My code is trying to find out how many packages of hotdog weiners and how many packages of hotdog buns someone has purchased. Then it tells the user how many hotdogs they can make from that as well as how much leftover weiners or buns they would have. Assuming a package of weiners contains 12 and a package of buns contains 8, this is what I have come up with so far:
#include <iostream>
#include <cmath>
using namespace std;
void hotdog(int a, int b){ //a = weiner packages, b = bun packages
int weiners = 12 * a;
int buns = 8 * b;
int total = (weiners + buns) - (weiners - buns);
int leftOverWeiners = total % weiners;
int leftOverBuns = total % buns;
int totalHotDogs = total / 2;
cout << "You can make " << totalHotDogs << " hotdogs!" << endl;
if (leftOverWeiners > 0){
cout << "You have " << leftOverWeiners << " weiners left over though." << endl;
}else if (leftOverBuns > 0){
cout << "You have " << leftOverBuns << " buns left over though." << endl;
}
}
int main(){
int a;
int b;
cout << "Let's see how many hotdogs you can make!" << endl;
cout << "How many weiner packages did you purchase?: ";
cin >> a;
cout << "How many bun packages did you purchase?: ";
cin >> b;
hotdog(a, b);
return 0;
}
With this, I can always get the correct answer if the ratio of buns to weiners is the same or if there are more weiners than buns.
Because of the way I've set up total and/or leftOverBuns (lines 9, 11), I will never get the correct answer to how many left over buns there will be. I know there must be a simpler way to do this if not a way to modify my current code but I am stumped.
I know I left virtually zero notation, so if you would like some please let me know!
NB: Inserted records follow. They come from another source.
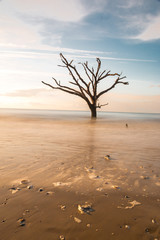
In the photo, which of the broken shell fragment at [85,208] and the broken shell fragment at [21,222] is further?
the broken shell fragment at [85,208]

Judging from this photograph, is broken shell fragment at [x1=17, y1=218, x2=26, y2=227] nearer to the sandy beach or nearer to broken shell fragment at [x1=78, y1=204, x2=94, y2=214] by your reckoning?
the sandy beach

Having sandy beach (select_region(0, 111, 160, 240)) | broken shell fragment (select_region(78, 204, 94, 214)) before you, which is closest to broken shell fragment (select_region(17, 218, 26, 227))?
sandy beach (select_region(0, 111, 160, 240))

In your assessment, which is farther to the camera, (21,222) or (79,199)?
(79,199)

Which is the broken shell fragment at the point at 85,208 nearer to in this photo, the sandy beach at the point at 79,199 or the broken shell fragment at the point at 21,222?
the sandy beach at the point at 79,199

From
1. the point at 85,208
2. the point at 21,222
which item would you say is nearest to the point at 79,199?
the point at 85,208

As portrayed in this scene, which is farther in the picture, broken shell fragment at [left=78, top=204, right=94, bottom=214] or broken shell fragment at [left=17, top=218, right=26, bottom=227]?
broken shell fragment at [left=78, top=204, right=94, bottom=214]

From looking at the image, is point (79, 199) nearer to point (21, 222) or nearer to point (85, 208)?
point (85, 208)

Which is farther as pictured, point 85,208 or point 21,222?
point 85,208

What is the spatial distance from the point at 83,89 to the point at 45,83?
4.56 meters

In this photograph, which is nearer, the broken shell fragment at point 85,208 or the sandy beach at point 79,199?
the sandy beach at point 79,199

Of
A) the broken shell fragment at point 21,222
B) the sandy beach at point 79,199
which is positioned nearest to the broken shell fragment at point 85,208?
the sandy beach at point 79,199

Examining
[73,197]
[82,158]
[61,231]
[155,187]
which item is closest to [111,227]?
[61,231]

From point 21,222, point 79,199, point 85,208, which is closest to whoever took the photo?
point 21,222

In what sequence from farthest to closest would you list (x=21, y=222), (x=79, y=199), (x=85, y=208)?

You're making it too complicated. Try this:
if(weiners > buns)
{
cout << "You can make " << buns << " hotdogs!" << endl;
cout << "with " << weiners-buns << " weiners left over" << endl;
return;
}
cout << "You can make " << weiners << " hotdogs!" << endl;
if(buns > weiners)
{
cout << "with " << buns-weiners << " buns left over" << endl;
}
The smaller of {buns, weiners} is the number of hot dogs, and the if-then blocks determine whether the function will report leftover buns or weiners.
#include <iostream>
void hotdog( int weinerspackages, int bunspackages ){
const int weinersPerPackage = 12;
const int bunsPerPackage = 8;
const int totalweiners = weinerspackages * weinersPerPackage;
const int totalbuns = bunspackages * bunsPerPackage;
int leftoverweiners = 0;
int leftoverbuns = 0;
int amountOfHotdogs = 0;
if( totalweiners > totalbuns ){
leftoverweiners = totalweiners - totalbuns;
amountOfHotdogs = totalbuns;
leftoverbuns = 0;
}
else if( totalbuns > totalweiners ){
leftoverbuns = totalbuns - totalweiners;
amountOfHotdogs = totalweiners;
leftoverweiners = 0;
}
else{
amountOfHotdogs = totalweiners;
leftoverweiners = 0;
leftoverbuns = 0;
}
std::cout << "You can make: " << amountOfHotdogs << " Hotdogs" << std::endl;
std::cout << "Leftover Weiners: " << leftoverweiners << " || Leftover Buns: " << leftoverbuns << std::endl;
}
int main(){
int PackagesW = 8;
int PackagesB = 12;
hotdog( PackagesW, PackagesB );
system("pause");
return 0;
}
Note: It is possible to do this with less variables, I declared this amount of variables to make it easier to understand what the numbers represent.
Assuming that it only takes one of each to make a hotdog, you can find which of the ingredients you have the least, and the amount of hotdogs you can make will be limited by the amount of that ingredient, that is why amountOfHotdogs takes the value of the lesser one. If both are equal in amount, then amountOfHotdogs can take the amount of either.
Only the ingredient with the larger amount will have leftovers, therefore leftoverweiners = totalweiners - totalbuns; when totalweiners > totalbuns and vice-versa.